Performance & Track Record
| Metric | 2022 | 2023 | 2024 |
|---|---|---|---|
| CVPS growth (annual) | 23.9% | 14.5% | 8.3% |
| Net income ($mm) | 792.8 | 509.2 | 230.4 |
| TSR | — | — | 29% |
Business highlights: Ark/WM Outrigger combined ratio 82% with $2,207mm GWP and $299mm pre-tax income; Bamboo managed premiums $484mm (+125% YoY); Kudu ROE 9% with portfolio value >$1bn.
Compensation Structure Analysis
- Mix and leverage: Heavy LTI weighting (50% PSUs; 50% RSUs) with three-year cliffs and 0–200% PSU leverage; annual bonus is a small portion of pay and formulaic on CVPS.
- 2025 shifts: Target bonus increased to 100% of salary for NEOs, modestly raising cash-at-risk while base salaries remain capped at $600k.
- Goal rigor: CVPS targets align with long-term equity return target (10Y UST + 700 bps); 2022–2024 PSU cycle paid 200% on 15.6% average annual CVPS growth (strong alignment).
- Governance safeguards: No hedging; no single-trigger CIC; no excise tax gross-ups; clawback policies in place.
Vesting Schedules and Insider Selling Pressure
| Event | Date | Shares / treatment |
|---|---|---|
| RSUs (2022 grant) | 1/1/2025 | Vested (counted in 2024 table as having vested 1/1/2025 for peers; Caffrey had prior RSUs vest in early 2025 per outstanding table) |
| RSUs (2023 grant) | 1/1/2026 | 1,250 shares (Caffrey) |
| RSUs (2024 grant) | 1/1/2027 | 1,125 shares (Caffrey) |
| PSUs (2023–2025) | After 12/31/2025 | 1,250 target shares; 0–200% payout based on CVPS |
| PSUs (2024–2026) | After 12/31/2026 | 1,125 target shares; 0–200% payout based on CVPS |
Note: Performance shares have historically been settled largely in cash, but may be settled in shares at CNG Committee discretion—monitor Form 4s around payout/vesting dates for sell-to-cover or discretionary sales.
Director Compensation (context for dual role)
- Non-employee directors receive retainers (cash and stock), but NEOs do not receive fees for service on WTM’s Board or for boards of wholly/majority-owned subs.
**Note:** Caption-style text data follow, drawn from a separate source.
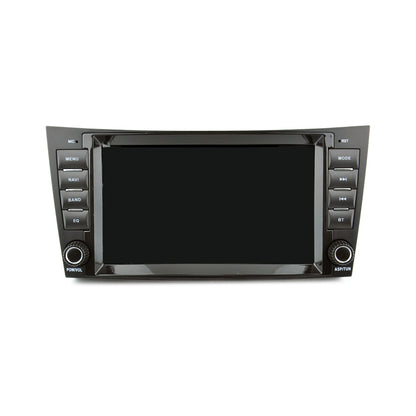 Mercedes W211 Multimediaenhet | 7"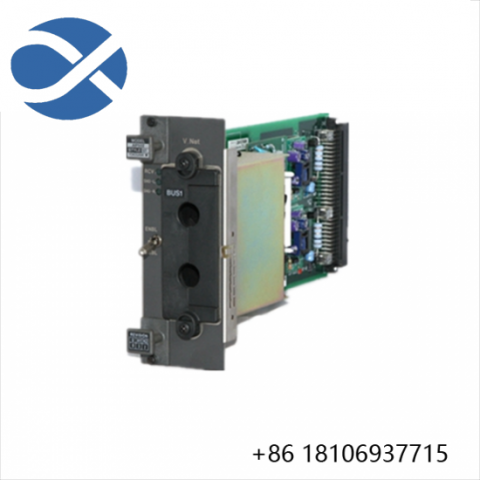 Yokogawa AIP444-S1 PLC Control Module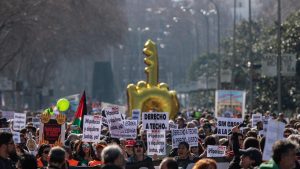 Lesson from France with the housing market: 50 mayors stand up to save the rent cap that has been in place for a decade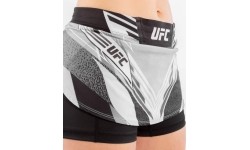 UFC Venum Authentic Fight Night Women's Skort - White (biały)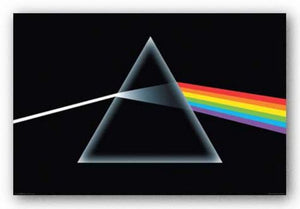 Pink Floyd - Dark Side of the Moon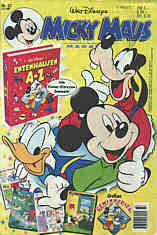 Micky Maus 37/96
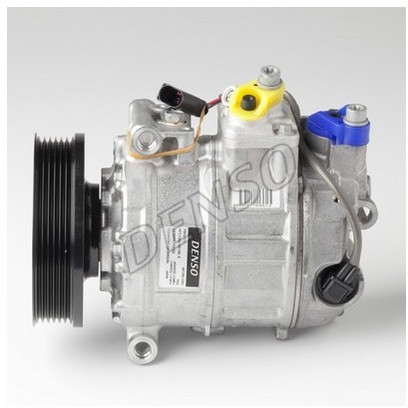 DENSO Kompresor, klimatyzacja DCP28016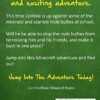 Diary of a Minecraft Zombie Book 2: Bullies and Buddies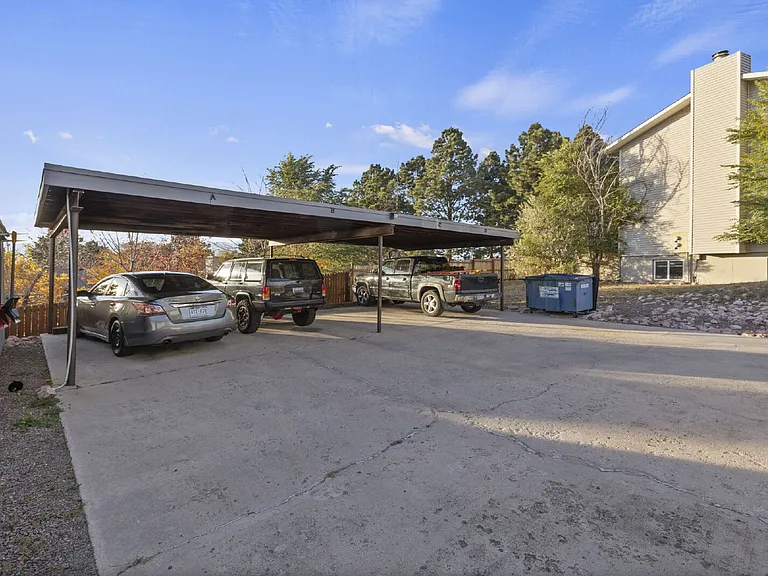 5520 Fiesta Ln #A — Photo 12
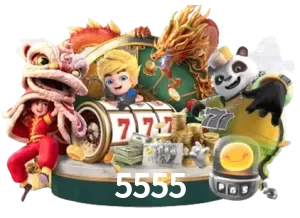 5555
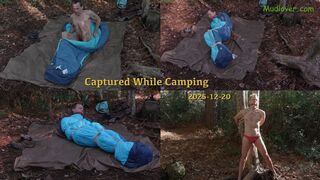 Captured While Camping, 2025-12-20
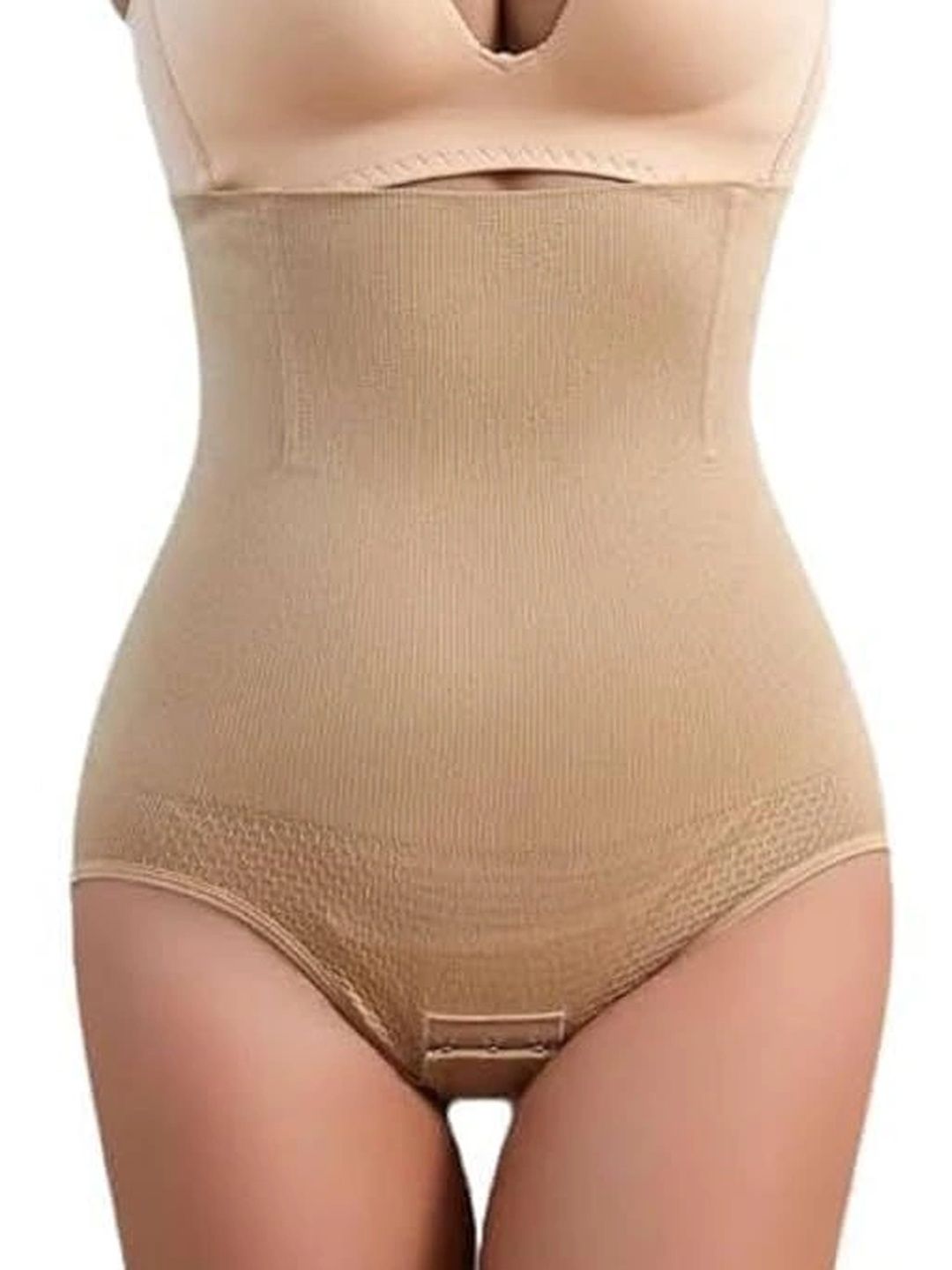 fashiol Khwaish Store High Waist Tummy Shaper Brief-picture-19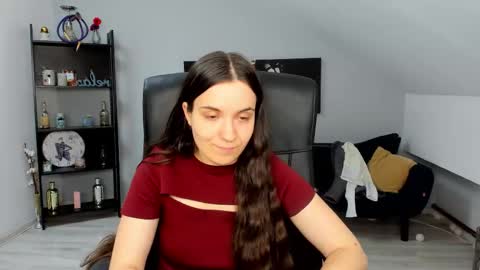 melissawiliam stream preview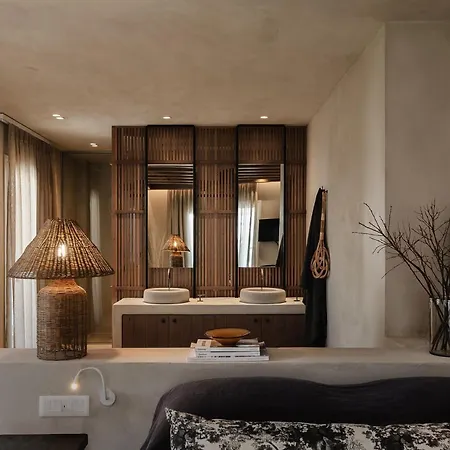 Apart-hotel Tesoro Elegant Escapes-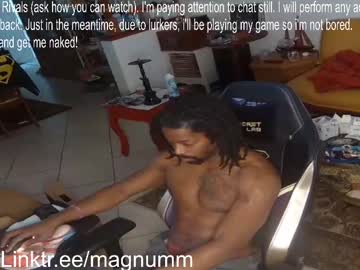 Jmagnumm July 10, 2025 Chaturbate stream image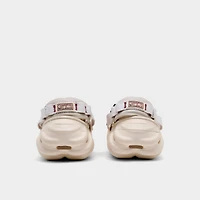 Men's Crocs x NBA Echo Clogs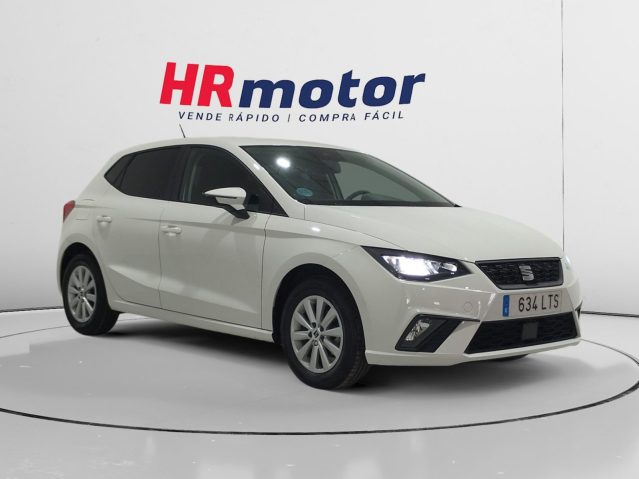 Seat Ibiza 1.0 MPI Reference Plus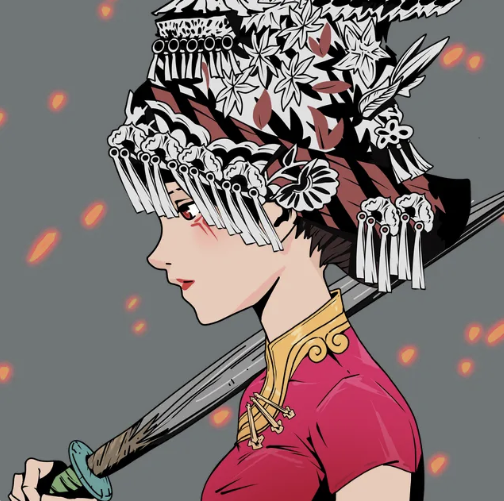 🎉Cryptoname🎉

🏆2 WL spots for Giveaway🏆

To Enter:
✅Follow: <a href="/CryptoName_nft/">cryptoname</a>
✅RT+❤️
✅Tag 3 Friends

⏳24 Hours⏳

⬇️But how beautiful is this NFT....⬇️
#Ethereum #NFTGiveaway #NFTCommmunity #nftarti̇st #nftcollector #NFTs #NFTsales #NFT #NFTs #NFTFam #NFTArts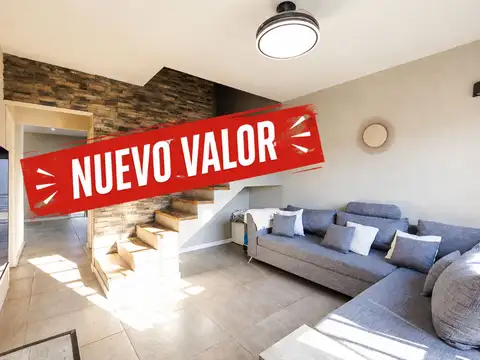 VENTA PH 4 amb AL FRENTE C/ COCHERA Y PATIO.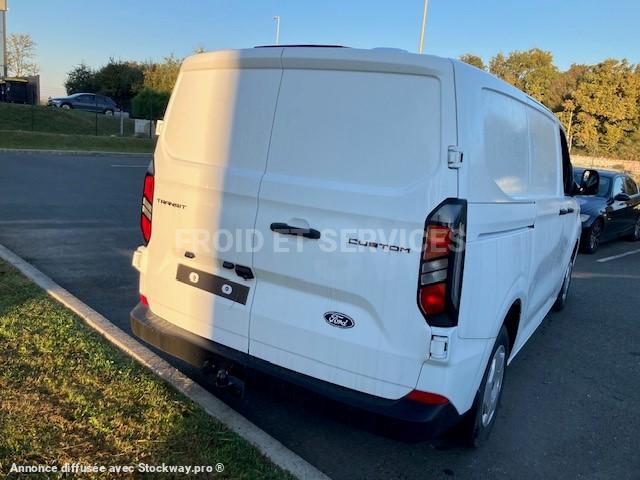 Photo Ford TRANSIT CUSTOM  image 4/6
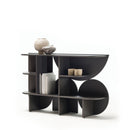 Shape console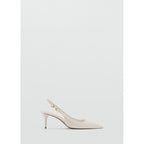 Chaussures Gali - Beige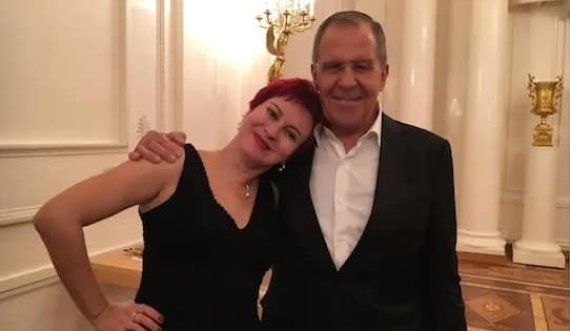 Mediat raportojnë për arrestimin e gazetares ruse në Kosovë: Rusia aleat kryesor i Serbisë
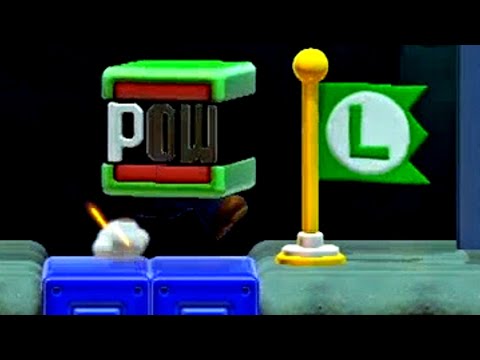 Super Mario Maker 2 🔥 Expert Endless Challenge #687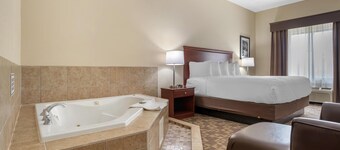 Best Western Opp Inn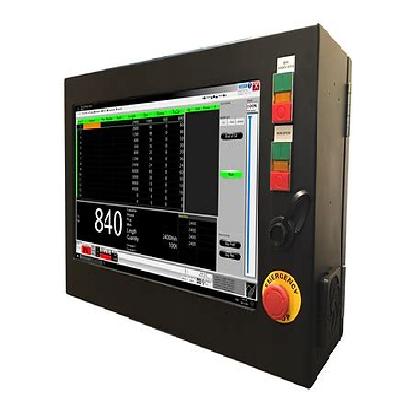 PC Based Controllers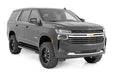 Rough Country 11400 3.5 Inch GM Suspension Lift Kit w/Forged Upper Control Arms 2021 Tahoe/Suburban Rough Country - Truck Part Superstore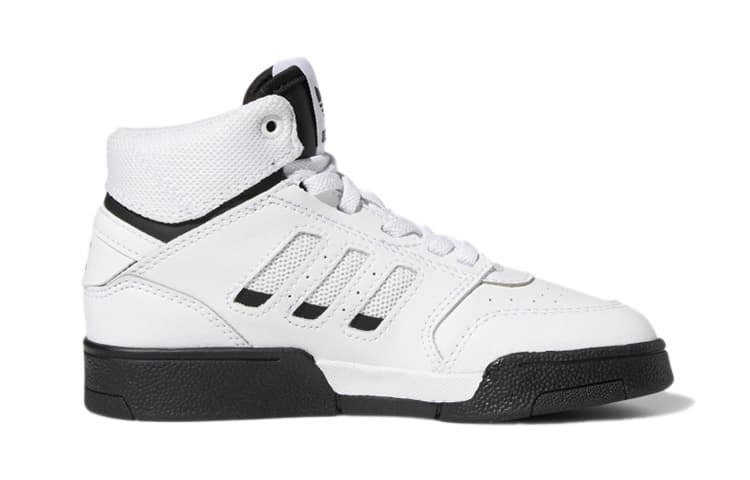 Кроссовки adidas originals Drop Step C - изображение 4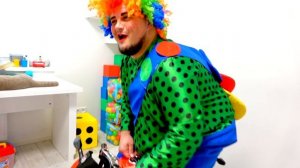 Егорка и новые правила поведения для детей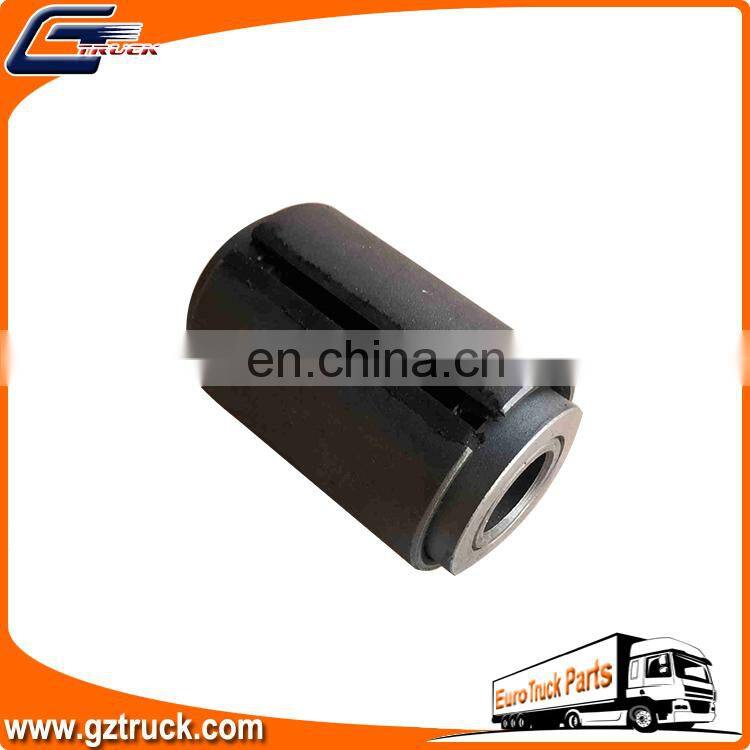 Leaf Spring Bush Oem 0003223285 for MB Actros Truck Rubber Bush
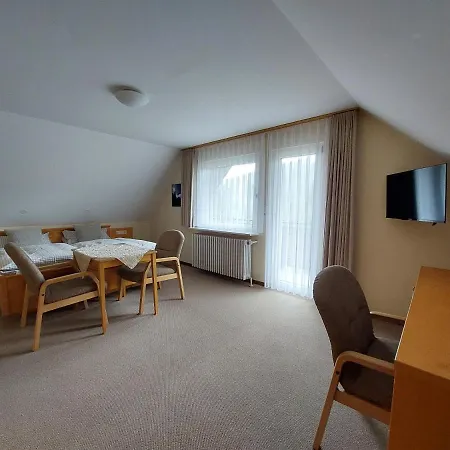 Waldeshoehe Baiersbronn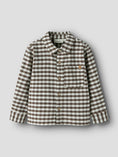 Load image into Gallery viewer, Lil` Atelier - NOKI LS LOOSE SHIRT LIL

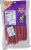 Takis® Fuego® Hot Chili Pepper & Lime Meat Sticks Perspective: back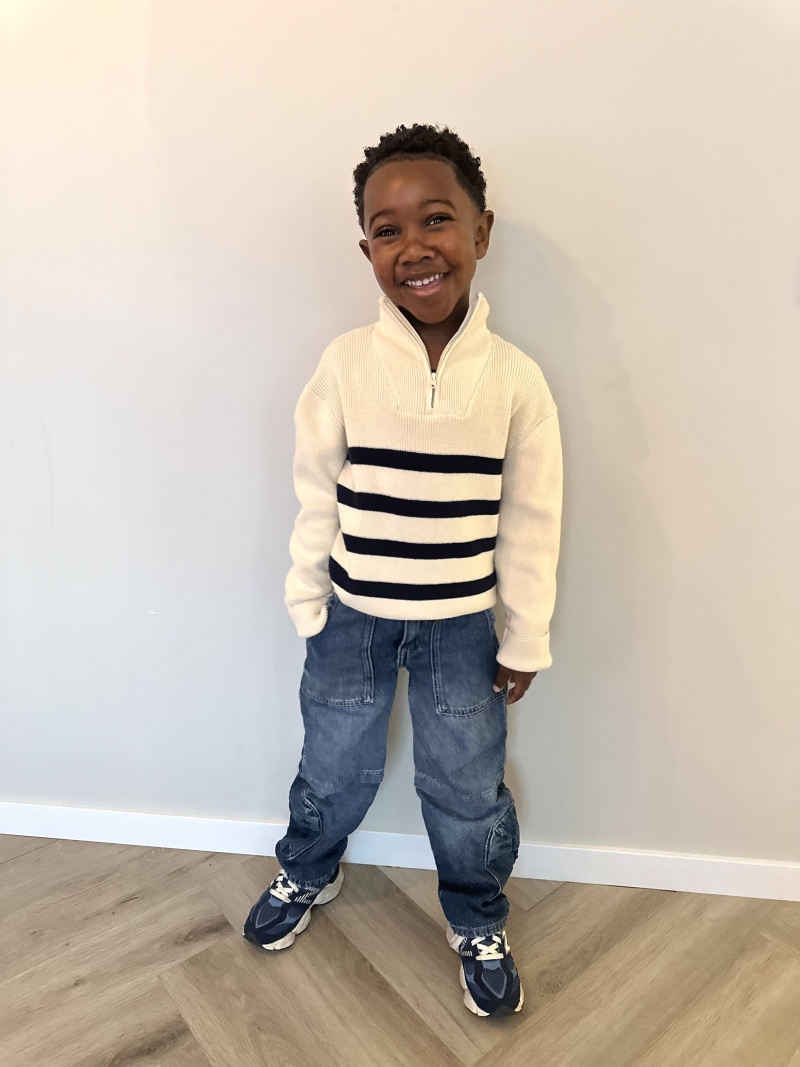 ZAZA Casting model ID: 17861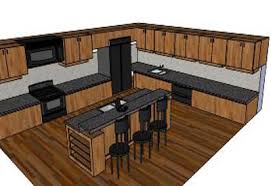 Do you think builders warehouse kitchen cabinets seems to be nice? Sketchup Components 3d Warehouse Kitchen Sketchup Kitchen Component Free Download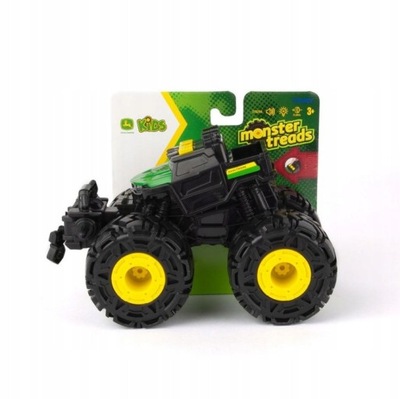 TOMY FARMA traktor Monster 37929A JOHN DEERE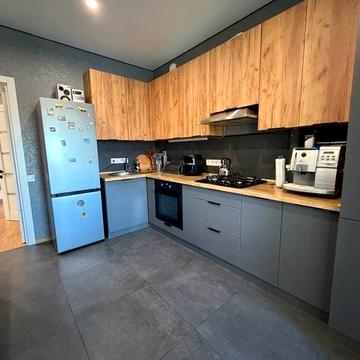 ШОК ЦІНА! Євротрьошка в заселеному ЖК. ГАЗ. БЕЗ КОМІСІЇ!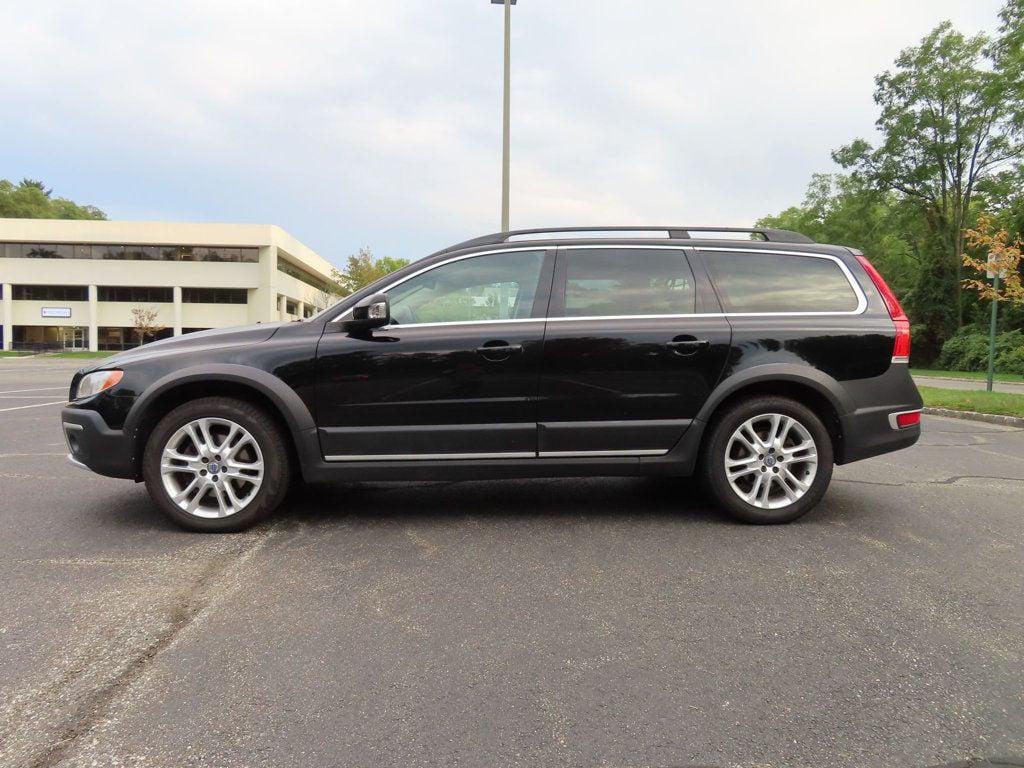 used 2016 Volvo XC70 car, priced at $12,995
When Mr. Caffrey becomes CEO-director, he should not receive director fees at WTM.
Say-on-Pay & Shareholder Feedback
- Outreach: In 2024, Board/management engaged holders of 72% of shares outstanding, meeting with holders of 37%; feedback supportive of compensation alignment and governance.
- 2025 Proposals include advisory vote on executive compensation and LTIP amendment; Board recommends FOR.
Investment Implications
- Alignment: High equity leverage (PSUs/RSUs) tied to CVPS and multi-year cliffs aligns incentives with ABVPS compounding; ownership guidelines (10x salary for top execs) reinforce alignment; NEOs in compliance as of 12/31/2024.
- Retention risk: RSU cliffs on 1/1/2026 and 1/1/2027 plus ongoing PSU cycles provide strong retention hooks; lack of fixed severance multiples reduces guaranteed exit economics (CNG discretion), increasing in-seat retention incentives.
- Trading signals: Watch for scheduled RSU vests (Jan 1 each year) and PSU settlements post fiscal year-end (potential sell-to-cover). 2022–2024 PSU max payout underscores sensitivity to CVPS prints and book value trajectory.
- Governance: Independent Chair and majority-independent board mitigate dual-role concerns when Caffrey becomes CEO-director; no hedging, double-trigger CIC, and clawbacks are shareholder-friendly.
- Performance backdrop: ABVPS growth and TSR in 2024 were solid, though CVPS slowed vs. 2022–2023; compensation responsiveness (lower 2024 bonus at 47% target) evidences pay-for-performance discipline.